SPD-Linke werfen Kanzler "schlechten politischen Stil" vor
Schröder und Gabriel streiten weiter

Die schlechten Wahlergebnisse auf dem SPD-Parteitag in Bochum sorgen weiter für Zündstoff: Nun geraten Niedersachsens Fraktionschef Gabriel und Kanzler Schröder aneinander. Und ein Regionalverband hat Absprachen bei der Scholz-Wahl zugegeben.

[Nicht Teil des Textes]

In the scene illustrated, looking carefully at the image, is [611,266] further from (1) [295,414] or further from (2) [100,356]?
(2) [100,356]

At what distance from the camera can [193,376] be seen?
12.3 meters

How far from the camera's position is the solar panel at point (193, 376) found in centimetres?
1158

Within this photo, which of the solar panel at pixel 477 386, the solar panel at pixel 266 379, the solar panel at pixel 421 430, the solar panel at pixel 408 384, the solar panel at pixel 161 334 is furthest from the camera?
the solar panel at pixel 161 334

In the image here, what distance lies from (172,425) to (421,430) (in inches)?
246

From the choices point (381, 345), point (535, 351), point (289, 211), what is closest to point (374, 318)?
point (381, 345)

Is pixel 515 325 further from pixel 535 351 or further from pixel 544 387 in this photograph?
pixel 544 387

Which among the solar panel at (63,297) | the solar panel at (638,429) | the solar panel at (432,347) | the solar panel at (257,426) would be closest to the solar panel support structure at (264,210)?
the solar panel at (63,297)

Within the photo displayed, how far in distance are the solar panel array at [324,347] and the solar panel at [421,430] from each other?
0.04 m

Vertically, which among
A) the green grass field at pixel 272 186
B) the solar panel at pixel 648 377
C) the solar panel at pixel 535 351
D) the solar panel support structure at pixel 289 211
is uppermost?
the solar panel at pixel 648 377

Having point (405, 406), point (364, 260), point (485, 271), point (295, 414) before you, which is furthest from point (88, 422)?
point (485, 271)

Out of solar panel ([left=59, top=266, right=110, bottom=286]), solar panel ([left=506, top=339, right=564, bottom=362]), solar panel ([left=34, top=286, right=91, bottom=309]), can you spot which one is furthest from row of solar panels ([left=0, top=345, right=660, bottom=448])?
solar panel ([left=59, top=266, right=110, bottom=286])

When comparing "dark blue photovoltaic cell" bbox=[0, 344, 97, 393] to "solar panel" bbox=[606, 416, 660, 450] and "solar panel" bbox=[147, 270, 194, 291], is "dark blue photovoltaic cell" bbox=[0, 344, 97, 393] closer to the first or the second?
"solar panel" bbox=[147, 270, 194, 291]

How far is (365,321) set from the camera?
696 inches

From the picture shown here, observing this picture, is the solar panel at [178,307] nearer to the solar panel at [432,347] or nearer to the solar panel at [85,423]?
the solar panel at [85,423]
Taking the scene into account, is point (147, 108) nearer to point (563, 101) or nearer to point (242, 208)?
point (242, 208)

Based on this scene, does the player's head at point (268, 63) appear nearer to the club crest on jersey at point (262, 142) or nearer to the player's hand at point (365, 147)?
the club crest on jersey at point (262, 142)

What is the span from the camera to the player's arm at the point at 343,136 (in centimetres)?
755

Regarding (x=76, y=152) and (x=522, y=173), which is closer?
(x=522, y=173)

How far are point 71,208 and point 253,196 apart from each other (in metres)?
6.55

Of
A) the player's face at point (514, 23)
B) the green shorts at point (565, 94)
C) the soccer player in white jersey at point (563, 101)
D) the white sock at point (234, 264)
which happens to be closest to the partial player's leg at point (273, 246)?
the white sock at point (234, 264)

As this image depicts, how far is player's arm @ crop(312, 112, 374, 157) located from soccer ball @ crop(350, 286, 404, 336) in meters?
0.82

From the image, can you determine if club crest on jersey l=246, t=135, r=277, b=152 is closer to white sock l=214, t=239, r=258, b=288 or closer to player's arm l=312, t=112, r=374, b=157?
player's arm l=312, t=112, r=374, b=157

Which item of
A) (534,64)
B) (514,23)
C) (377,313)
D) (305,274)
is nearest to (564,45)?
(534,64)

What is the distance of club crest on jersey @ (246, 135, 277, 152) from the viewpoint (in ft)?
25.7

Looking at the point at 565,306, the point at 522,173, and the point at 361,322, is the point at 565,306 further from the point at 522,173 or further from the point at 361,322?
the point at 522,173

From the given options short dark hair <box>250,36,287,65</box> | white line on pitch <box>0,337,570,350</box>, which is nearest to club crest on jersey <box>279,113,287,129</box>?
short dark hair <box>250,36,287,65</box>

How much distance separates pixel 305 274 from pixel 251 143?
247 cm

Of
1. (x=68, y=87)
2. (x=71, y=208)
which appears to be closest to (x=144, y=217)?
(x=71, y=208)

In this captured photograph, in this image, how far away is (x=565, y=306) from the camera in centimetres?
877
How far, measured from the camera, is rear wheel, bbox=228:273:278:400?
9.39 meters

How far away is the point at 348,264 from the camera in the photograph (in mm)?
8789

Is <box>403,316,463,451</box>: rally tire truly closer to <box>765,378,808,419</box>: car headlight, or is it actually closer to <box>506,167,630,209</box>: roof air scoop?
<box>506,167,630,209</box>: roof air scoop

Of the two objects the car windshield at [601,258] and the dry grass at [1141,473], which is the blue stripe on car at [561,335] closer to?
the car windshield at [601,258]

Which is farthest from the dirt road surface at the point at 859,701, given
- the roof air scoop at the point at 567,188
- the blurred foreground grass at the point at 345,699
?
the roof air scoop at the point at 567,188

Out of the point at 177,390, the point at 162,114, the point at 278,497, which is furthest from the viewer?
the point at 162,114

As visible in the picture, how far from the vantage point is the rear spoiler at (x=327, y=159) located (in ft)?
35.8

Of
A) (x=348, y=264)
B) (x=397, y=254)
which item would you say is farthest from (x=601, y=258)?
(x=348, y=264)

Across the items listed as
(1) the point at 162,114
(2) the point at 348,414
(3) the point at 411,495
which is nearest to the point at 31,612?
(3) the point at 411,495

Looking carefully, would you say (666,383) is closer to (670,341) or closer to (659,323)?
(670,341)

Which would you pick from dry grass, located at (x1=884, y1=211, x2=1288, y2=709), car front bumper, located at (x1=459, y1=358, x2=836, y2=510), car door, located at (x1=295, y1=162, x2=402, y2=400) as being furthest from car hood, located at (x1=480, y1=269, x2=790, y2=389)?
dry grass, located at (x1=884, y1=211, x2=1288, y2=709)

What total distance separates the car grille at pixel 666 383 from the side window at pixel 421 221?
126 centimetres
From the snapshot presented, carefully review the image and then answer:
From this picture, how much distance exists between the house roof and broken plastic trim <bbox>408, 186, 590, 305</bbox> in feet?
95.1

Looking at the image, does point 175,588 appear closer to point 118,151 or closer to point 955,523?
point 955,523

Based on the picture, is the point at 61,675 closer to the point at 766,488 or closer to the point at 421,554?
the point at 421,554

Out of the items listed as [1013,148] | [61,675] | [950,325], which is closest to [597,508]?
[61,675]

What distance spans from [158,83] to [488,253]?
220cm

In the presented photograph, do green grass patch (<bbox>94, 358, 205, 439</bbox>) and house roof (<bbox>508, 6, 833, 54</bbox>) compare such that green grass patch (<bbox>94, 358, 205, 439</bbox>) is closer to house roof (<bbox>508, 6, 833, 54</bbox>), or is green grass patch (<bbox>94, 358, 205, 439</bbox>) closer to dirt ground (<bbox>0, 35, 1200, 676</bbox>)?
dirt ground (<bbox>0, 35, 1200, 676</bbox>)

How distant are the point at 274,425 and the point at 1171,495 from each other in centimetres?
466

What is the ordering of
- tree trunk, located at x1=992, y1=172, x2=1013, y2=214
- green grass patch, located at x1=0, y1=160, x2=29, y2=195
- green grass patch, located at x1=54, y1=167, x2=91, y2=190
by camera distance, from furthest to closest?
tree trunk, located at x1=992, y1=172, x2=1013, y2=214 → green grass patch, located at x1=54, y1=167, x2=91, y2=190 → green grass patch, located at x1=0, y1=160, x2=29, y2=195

HB BERLIN. Sigmar Gabriel reagierte am Freitag scharf auf einen „Bild“-Bericht, nach dem SPD-Chef Gerhard Schröder ihn für einen „Brandstifter und Feuerlöscher zugleich“ halte. Gabriel sagte der „Berliner Zeitung“: „Man muss nicht zwangsläufig zum Schweinehund mutieren, wenn man nur lange genug in der Politik ist.“

Der Vorsitzende des niedersächsischen SPD-Bezirks Weser-Ems, Garrelt Duin, bestätigte erstmals eine regionale Absprache zur Wahl von Generalsekretär Olaf Scholz. Die SPD-Linken warfen dem Kanzler erneut „schlechten politischen Stil“ vor. Einer Umfrage zufolge legte die SPD in der Wählergunst mit 27 Prozent wieder leicht zu - blieb aber weiter abgeschlagen hinter der Union (49 Prozent).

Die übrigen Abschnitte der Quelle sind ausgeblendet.